Sandy's as small as Danneel, but there's still not much room at the table because the guy she's with--Jared, Danneel said--is big. Tall, and young, and when he smiles, Jensen recognizes him as one of the guys who'd nearly trampled him earlier that morning. His smile still makes Jensen feel a hundred years old. They squeeze over and Jared stretches out a long leg to snag a chair from the table next to them and Jensen figures he might as well get something to eat. If he had to do it over, he'd probably stay in, but it's too late to do anything about it now.
Sandy turns out to be on a break, so she leaves after a couple of minutes, promising to bring Jensen food. Jared must be about as laid-back as they come; he doesn't take any offense when Jensen doesn't feel like being chatty. Because he really fucking doesn't, not when he can't avoid what's going on up on stage. Chris’s voice is strong and soulful, more country than Steve's, but they share the stage like they grew up on it together, blending rather than competing and there's not much Jensen can do about it.

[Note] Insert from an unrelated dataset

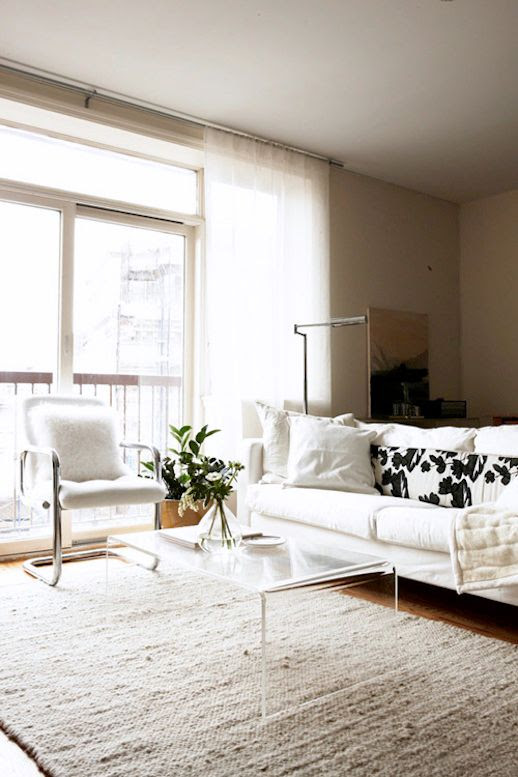 Le Fashion Blog -- A Fashionable Home: Bernadette Pascua's Williamsburg, Brooklyn Apartment -- Livingroom, Lucite Coffee Table, Chrome Chair, White Rug -- Via Design Sponge photo Le-Fashion-Blog-A-Fashionable-Home-Bernadette-Pascua-Williamsburg-Brooklyn-Apartment-Lucite-Coffee-Table-Livingroom-edit.jpg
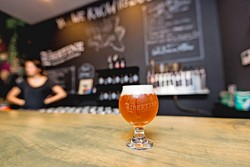 SWEET N SOUR:  Libertine Pub's new 9,000-square-foot brewing facility is home to a cozy-yet-edgy tasting room at 1234 Broad St. in Downtown SLO. Founder and head of brewing operations Tyler Clark aims to transform the space into a place for wild sour beers as well as cold brew coffee, food, and local artisanal goods. - PHOTO BY KAORI FUNAHASHI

So, he sits and eats what Sandy puts in front of him. Jeff sends over a second round and Danneel stops by to hiss something catty to Jared about the guy in neatly-pressed khakis and a button-down who's more or less sucking up all of Sandy's attention. Jensen doesn't really care, but it's better than thinking about Steve or Chris. Or Steve and Chris. He finds himself paying a little more attention to the mini-drama at the table than he planned, but it's worth it to actually be in a conversation when Steve takes a break and heads on over.
For all that it's a weird situation, awkward any way he tries to spin it, Jensen finds it way too easy to slide into the routine of Steve and Chris's life. Sleep late, smoke up when Steve comes back in from surfing, lie around during the day, hang out at Jeff's at night. Jared's usually there, same table in the corner, and apparently since Jensen sat there that first night, that's where he's supposed to sit all the time. Jared's not pushy about it or anything; it's just been a while since anyone's automatically assumed that Jensen's a part of their crowd. It's a little odd, but fine; it gives Jensen something to do while Steve's singing and somebody who's not Chris to talk to. Sandy never lets either of them finish a beer before she's bringing another round; Jeff leaves his coffee there, and his cigarettes, so he's there off and on as the nights go on; and Danneel gravitates there, whether or not she's working. Between the four of them, Jensen's pretty sure there isn't a piece of gossip in town that he hasn't heard.
Mostly, he kicks back and listens, which, as long as he treats it like researching for a character, isn't as boring as he expects it to be. He knows that Danneel used to be Jeff's full-time waitress, but now only comes in a couple of nights a week, and that she and Jared are always talking a completely foreign language of waves and planing and loops and anklebiters. He could ask for a translation--he gets the feeling Jared would go into ridiculous detail, he's that kind of a guy--but Jensen's really not that into it.
He figures out that Jeff owns the house Steve's living in, plus one other place in town, as well as the house semi-attached to the bar on the oceanside.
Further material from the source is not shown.